After COVID-19, China has implemented a range of measures to assist high-tech and innovative SMEs, such as providing loans, offering people training, granting tax relief, and more. We therefore recommend that DX capitalize on this policy and utilize mature platforms to improve the configuration of smart homes. Shift from traditional furniture firms to technology-based SMEs through the integration and development of big data, artificial intelligence, e-commerce, and other advanced technologies. Establish a new home shopping platform using the O2O model. Create a novel industrial ecosystem that combines physical logistics, services, and customer experiences with digital business processes, financial transactions, and information exchange. Establish an intelligent and interconnected retail and service framework that spans all aspects of a household’s needs.

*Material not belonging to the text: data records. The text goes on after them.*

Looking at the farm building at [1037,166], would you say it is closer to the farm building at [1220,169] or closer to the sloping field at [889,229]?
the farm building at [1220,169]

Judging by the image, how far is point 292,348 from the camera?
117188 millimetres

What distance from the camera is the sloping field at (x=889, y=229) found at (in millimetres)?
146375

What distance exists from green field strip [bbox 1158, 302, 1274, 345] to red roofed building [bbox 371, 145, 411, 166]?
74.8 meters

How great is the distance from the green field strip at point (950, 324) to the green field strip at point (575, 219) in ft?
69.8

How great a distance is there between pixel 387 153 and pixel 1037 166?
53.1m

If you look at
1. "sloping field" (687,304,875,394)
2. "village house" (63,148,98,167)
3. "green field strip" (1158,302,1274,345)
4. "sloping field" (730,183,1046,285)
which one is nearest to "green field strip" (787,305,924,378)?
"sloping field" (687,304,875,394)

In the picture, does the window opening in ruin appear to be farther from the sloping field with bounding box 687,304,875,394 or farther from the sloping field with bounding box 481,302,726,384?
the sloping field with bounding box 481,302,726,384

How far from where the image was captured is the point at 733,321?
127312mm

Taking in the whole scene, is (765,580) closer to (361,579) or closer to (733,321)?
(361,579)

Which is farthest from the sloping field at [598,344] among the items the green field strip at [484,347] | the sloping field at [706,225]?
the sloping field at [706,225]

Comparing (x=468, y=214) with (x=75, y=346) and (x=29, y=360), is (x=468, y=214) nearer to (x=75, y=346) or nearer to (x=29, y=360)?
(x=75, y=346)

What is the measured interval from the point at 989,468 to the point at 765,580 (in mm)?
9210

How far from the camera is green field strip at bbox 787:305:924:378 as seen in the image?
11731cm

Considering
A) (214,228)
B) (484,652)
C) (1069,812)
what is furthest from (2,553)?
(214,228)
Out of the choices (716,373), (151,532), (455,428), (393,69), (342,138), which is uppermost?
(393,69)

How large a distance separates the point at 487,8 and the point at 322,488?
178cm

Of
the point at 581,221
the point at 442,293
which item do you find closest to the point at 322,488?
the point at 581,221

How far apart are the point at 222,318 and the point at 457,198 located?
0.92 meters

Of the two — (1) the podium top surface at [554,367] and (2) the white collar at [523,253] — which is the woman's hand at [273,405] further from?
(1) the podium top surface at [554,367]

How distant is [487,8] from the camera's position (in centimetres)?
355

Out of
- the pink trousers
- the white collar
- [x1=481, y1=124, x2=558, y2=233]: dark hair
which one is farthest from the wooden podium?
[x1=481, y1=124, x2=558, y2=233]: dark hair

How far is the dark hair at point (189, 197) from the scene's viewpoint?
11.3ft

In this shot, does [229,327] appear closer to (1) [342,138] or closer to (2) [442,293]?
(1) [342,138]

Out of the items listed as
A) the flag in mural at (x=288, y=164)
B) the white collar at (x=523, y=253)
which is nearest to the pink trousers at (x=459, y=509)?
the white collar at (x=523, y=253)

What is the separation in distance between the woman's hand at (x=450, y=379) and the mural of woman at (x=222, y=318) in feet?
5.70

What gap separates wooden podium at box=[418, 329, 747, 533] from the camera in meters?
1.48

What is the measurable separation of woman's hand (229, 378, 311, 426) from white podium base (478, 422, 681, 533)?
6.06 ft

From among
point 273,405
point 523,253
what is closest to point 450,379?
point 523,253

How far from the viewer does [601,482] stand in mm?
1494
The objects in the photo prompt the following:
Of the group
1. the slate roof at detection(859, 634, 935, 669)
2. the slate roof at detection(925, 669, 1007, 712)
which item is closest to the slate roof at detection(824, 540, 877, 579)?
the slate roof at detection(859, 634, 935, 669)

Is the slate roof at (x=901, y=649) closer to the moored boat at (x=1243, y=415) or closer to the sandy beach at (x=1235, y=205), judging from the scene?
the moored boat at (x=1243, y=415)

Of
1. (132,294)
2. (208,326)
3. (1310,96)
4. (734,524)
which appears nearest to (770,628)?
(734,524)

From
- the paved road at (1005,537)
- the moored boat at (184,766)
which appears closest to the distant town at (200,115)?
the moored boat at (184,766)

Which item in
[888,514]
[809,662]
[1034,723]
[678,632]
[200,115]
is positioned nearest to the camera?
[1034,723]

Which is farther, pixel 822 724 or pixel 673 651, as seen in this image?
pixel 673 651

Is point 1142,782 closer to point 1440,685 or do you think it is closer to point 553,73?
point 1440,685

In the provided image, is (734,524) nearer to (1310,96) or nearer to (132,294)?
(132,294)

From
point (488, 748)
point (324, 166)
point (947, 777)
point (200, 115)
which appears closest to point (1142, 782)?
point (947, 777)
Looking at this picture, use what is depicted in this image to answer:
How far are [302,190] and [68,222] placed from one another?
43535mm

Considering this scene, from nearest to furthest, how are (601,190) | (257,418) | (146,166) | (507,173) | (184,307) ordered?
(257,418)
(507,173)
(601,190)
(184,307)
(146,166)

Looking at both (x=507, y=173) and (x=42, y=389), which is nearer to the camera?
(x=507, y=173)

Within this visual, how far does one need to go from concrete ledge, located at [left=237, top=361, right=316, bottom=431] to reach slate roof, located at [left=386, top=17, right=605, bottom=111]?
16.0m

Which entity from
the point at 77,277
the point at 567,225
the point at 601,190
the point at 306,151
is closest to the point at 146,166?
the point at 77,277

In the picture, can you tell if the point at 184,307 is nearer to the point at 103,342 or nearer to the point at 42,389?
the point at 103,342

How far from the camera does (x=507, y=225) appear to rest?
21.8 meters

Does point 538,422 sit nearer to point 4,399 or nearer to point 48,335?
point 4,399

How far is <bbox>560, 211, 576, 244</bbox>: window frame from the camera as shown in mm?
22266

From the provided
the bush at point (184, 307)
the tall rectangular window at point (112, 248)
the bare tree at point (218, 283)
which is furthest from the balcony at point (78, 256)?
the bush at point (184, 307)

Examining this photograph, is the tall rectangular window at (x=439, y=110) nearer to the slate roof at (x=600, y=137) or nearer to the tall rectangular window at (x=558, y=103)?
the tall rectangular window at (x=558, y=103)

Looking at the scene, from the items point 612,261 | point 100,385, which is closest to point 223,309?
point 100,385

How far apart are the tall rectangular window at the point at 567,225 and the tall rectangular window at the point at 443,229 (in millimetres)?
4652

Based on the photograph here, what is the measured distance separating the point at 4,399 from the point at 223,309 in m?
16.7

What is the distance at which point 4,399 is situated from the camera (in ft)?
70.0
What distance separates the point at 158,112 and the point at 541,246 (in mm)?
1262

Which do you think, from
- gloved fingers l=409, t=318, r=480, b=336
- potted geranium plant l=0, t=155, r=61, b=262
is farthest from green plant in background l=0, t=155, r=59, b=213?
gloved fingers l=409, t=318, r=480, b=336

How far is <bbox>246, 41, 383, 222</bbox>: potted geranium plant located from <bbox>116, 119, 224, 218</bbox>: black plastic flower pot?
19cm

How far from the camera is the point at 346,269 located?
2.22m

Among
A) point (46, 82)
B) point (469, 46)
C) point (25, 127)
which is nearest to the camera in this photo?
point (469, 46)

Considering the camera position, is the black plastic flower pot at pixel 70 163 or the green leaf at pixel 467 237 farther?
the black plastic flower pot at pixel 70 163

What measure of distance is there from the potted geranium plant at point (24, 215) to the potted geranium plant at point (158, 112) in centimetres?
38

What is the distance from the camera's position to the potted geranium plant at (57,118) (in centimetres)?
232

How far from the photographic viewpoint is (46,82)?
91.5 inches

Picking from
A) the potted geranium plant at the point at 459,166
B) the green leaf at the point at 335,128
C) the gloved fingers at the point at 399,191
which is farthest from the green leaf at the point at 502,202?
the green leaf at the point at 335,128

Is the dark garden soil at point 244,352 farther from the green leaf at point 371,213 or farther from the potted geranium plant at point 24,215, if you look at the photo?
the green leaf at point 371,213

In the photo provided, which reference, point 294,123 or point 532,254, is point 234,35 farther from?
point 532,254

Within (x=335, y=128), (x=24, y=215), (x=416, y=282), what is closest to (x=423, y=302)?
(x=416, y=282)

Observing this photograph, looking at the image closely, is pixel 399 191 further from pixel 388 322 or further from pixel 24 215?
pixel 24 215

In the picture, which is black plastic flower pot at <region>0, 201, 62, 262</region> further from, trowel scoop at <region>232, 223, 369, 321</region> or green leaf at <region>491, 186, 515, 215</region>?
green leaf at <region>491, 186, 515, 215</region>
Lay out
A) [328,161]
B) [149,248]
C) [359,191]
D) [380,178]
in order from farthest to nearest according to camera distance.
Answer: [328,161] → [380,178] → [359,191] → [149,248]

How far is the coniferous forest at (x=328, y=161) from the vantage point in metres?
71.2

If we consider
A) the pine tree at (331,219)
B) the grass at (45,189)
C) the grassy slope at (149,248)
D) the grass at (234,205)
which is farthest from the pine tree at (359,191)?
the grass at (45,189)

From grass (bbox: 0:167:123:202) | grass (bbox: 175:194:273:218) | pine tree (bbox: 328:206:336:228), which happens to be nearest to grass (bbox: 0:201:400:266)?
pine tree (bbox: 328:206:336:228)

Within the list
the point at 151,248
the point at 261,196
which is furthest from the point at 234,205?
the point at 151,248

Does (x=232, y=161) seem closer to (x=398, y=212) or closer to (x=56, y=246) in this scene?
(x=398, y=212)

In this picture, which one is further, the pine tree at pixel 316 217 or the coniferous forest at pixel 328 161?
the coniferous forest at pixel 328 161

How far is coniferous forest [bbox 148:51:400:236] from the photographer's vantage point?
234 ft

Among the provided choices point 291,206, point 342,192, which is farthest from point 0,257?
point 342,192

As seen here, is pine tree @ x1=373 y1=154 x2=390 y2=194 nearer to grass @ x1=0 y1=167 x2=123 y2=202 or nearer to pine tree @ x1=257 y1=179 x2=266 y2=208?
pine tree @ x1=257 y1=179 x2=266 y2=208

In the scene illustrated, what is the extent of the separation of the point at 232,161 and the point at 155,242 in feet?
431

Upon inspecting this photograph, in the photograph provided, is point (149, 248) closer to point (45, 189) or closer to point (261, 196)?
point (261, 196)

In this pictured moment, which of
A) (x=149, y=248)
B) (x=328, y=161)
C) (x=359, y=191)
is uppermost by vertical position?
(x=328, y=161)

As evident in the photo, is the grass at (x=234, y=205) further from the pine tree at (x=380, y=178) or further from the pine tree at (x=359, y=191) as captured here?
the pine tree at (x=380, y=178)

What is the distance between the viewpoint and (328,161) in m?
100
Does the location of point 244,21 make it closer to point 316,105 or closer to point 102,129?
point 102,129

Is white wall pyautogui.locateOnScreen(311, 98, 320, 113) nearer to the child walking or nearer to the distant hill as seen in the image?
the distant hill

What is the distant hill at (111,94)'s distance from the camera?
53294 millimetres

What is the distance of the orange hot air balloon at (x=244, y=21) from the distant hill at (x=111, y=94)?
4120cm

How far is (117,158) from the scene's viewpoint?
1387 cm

Research limitations and future directions

Despite this study’s significant policy implications, future research may need to address several limitations. First, this study used a small sample. As SMEs in China are relatively concentrated in the central region, most of the questionnaires were distributed in Henan due to population homogenization, and considering labor and time costs, the sample may not be able to replace the whole. However, the preliminary findings of the current research can provide valuable insights before expanding to a national sample. It also helps to improve research tools and provide more space for follow-up research. The second limitation is that the measurement of ERM, OA, EO, BMI, and SME performance is mainly based on existing research findings from authoritative domestic and international journals in related fields, meaning that the authority and reliability of the research results are guaranteed. However, it should be noted that the concepts involved in the study have yet to be studied and tested more maturely based on the Chinese scenario. All the scales used in this study are existing scales from abroad with unique cultural, time, and language limitations.

There is opportunity for research on the relationship between technology and BMI as a precursor. Our findings indicate that BMI has no positive effect on performance. Nevertheless, a company’s competitive advantage is derived from its rare technology or resources that are not replicable. For instance, the ongoing innovation by Apple. On the one hand, enterprises need to design appropriate BMIs for technological innovation to promote product innovation. On the other hand, to successfully use BMI to maintain a compelling long-term competitive advantage, future research needs to first break through the barrier of technological innovation. It can monopolize the allocation of scarce resources. These competitive advantages can be constructed through technological change.

In addition, market dynamics and BMI are promising avenues for future research. Even if an enterprise’s BMI is currently thriving, it needs to be improved or even subverted with the changes in the business environment and the development of the enterprise’s situation. Under what circumstances does the business model of innovation need to change, and what is the evolution path? This is significant, but the research is complicated. Business models need to be innovated, and it is essential to identify the market segments to target for the design of the business model. A good BMI can scale across multiple segments, but knowing which segment to pursue first is critical, and a marketing strategy can help the BMI succeed. Most importantly, the elements of the BMI create differentiation from market competitors. While competitors can replicate many BMIs, it may take years. However, pioneering a new business model sometimes leads to competitive advantage. The shift in BMI is related to the generally accepted model of firm growth stages [154]. Thus, future research needs to focus on the issues of BMI and dynamic evolution.